* SET PROBLEM *
Copy the data verbatim, from its first line through the line containing "3.63 metres", including both of those lines.

-- start --

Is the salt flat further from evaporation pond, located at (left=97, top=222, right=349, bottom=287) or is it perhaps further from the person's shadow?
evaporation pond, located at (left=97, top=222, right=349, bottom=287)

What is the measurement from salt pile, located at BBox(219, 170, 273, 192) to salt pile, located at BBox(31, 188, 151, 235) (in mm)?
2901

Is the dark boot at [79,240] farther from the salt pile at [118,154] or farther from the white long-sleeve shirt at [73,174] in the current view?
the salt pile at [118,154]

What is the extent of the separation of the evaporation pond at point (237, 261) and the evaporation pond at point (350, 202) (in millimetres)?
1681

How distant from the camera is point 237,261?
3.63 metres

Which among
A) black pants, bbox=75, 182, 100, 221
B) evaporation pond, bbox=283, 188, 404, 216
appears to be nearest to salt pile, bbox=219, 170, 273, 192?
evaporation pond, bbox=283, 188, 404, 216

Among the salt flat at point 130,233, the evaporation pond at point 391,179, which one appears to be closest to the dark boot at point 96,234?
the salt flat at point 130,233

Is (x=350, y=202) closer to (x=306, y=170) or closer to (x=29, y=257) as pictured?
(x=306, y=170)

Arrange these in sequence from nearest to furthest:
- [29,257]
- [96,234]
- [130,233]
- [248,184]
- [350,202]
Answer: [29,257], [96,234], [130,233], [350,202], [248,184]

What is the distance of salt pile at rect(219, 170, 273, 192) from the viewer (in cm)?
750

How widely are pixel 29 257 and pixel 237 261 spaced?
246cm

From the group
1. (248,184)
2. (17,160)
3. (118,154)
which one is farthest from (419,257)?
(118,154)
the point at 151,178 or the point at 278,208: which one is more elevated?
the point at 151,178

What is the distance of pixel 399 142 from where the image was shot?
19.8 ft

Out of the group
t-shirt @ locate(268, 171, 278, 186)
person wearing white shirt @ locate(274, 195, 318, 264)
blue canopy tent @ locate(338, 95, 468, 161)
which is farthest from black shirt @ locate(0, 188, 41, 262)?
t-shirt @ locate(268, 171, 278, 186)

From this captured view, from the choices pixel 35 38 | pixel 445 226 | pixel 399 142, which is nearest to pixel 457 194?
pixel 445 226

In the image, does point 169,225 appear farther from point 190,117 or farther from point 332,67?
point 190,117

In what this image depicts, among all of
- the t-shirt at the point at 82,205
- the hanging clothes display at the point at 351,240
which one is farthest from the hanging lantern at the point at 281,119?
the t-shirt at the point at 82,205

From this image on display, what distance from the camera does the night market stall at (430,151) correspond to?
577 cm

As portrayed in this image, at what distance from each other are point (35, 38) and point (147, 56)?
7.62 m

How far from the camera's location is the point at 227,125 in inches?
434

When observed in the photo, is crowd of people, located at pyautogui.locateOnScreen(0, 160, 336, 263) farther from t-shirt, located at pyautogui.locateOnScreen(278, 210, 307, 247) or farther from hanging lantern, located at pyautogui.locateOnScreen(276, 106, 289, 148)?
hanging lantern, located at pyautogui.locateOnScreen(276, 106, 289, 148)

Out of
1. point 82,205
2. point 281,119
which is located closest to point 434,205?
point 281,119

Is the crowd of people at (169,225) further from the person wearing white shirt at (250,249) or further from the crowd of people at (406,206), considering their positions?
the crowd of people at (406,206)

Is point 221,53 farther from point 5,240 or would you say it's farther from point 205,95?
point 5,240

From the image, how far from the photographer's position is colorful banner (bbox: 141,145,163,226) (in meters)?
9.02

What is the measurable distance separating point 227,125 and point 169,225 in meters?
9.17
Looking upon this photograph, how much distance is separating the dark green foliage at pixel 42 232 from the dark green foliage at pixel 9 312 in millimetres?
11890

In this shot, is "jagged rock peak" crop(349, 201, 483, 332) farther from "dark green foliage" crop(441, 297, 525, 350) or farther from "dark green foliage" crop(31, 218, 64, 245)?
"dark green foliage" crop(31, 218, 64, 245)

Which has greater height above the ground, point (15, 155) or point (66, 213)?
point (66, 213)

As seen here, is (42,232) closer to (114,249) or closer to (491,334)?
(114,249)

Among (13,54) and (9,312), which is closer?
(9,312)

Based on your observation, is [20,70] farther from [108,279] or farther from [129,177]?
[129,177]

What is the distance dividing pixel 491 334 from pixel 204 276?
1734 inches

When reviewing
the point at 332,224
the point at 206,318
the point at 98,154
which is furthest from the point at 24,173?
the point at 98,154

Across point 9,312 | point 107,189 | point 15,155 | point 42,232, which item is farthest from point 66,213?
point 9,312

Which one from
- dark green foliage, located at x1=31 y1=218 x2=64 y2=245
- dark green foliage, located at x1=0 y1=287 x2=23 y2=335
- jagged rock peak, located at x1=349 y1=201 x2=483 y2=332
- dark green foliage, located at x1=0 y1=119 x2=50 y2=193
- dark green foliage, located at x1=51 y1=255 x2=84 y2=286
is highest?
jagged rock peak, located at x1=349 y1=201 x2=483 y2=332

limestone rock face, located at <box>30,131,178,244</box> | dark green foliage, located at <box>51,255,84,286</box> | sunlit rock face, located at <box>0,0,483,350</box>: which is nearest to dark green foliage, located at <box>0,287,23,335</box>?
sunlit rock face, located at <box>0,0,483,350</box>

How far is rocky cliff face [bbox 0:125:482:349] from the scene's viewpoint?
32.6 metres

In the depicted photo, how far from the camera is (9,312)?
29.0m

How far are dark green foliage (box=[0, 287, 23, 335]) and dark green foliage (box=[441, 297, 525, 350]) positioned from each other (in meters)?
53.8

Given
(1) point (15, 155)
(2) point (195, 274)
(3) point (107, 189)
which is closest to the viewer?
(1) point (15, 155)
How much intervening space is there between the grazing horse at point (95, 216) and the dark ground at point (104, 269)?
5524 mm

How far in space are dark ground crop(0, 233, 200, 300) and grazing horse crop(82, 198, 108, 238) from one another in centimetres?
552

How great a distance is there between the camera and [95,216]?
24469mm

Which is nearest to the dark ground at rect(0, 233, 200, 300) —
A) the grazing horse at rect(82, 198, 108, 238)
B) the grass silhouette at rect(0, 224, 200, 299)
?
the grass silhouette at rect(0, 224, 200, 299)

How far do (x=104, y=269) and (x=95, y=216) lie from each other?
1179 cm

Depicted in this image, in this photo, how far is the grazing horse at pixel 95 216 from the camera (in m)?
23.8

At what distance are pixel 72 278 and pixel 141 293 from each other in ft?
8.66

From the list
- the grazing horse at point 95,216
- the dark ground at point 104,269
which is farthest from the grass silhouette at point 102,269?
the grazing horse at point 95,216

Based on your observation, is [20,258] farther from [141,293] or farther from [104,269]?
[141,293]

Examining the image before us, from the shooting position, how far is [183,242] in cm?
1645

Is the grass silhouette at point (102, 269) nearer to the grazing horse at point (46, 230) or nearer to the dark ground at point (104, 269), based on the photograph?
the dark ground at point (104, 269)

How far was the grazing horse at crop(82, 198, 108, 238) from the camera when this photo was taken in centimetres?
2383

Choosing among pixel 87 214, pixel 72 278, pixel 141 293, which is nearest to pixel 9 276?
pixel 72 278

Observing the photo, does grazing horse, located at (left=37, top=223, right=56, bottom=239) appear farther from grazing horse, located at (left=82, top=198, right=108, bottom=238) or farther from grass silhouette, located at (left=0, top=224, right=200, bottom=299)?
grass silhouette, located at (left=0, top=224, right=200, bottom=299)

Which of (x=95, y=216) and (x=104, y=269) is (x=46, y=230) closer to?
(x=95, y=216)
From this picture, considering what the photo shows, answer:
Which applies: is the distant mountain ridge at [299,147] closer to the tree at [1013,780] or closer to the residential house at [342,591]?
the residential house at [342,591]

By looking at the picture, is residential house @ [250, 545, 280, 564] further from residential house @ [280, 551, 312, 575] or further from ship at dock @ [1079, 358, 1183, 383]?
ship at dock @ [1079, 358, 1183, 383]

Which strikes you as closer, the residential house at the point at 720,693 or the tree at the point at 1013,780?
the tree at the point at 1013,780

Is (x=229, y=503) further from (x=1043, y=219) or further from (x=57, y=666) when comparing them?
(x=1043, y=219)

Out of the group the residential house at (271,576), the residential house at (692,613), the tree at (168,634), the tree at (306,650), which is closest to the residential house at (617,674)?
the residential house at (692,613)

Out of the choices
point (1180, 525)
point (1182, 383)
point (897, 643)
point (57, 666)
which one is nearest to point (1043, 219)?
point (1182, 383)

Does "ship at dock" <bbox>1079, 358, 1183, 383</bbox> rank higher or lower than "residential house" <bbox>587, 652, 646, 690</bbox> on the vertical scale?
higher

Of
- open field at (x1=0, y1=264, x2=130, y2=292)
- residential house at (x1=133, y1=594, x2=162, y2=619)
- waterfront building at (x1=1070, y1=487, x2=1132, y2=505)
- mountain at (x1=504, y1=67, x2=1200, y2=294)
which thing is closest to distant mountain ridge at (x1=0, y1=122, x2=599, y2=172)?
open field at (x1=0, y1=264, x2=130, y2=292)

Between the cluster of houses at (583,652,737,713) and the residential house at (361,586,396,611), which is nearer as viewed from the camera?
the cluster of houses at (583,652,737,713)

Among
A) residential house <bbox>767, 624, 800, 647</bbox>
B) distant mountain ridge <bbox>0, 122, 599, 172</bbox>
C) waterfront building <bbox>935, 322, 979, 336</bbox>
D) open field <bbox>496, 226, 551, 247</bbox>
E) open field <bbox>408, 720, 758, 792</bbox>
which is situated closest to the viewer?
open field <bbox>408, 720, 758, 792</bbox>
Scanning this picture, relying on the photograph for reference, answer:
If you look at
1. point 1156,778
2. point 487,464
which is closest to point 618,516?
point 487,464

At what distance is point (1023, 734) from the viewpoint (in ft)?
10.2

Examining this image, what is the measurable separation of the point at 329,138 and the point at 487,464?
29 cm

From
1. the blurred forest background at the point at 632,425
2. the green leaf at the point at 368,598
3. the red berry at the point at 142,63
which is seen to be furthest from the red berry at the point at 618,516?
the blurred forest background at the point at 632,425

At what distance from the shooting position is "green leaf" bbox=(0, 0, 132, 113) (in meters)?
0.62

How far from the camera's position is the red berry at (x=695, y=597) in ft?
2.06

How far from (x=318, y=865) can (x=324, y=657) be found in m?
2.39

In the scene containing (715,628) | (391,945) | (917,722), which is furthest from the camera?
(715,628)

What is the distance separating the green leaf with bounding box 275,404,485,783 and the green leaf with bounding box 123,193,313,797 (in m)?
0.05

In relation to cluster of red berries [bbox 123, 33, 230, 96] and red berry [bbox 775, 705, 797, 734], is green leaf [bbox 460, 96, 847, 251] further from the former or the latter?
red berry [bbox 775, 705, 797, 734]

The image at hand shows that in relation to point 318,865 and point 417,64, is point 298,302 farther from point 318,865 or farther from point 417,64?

-- end --

* WORKED SOLUTION *
Is the salt flat further from evaporation pond, located at (left=97, top=222, right=349, bottom=287) or is it perhaps further from the person's shadow?
evaporation pond, located at (left=97, top=222, right=349, bottom=287)

What is the measurement from salt pile, located at BBox(219, 170, 273, 192) to salt pile, located at BBox(31, 188, 151, 235) (in mm)?
2901

Is the dark boot at [79,240] farther from the salt pile at [118,154] or farther from the white long-sleeve shirt at [73,174] in the current view?
the salt pile at [118,154]

What is the extent of the separation of the evaporation pond at point (237, 261) and the evaporation pond at point (350, 202) (in millimetres)?
1681

How distant from the camera is point 237,261?
3.63 metres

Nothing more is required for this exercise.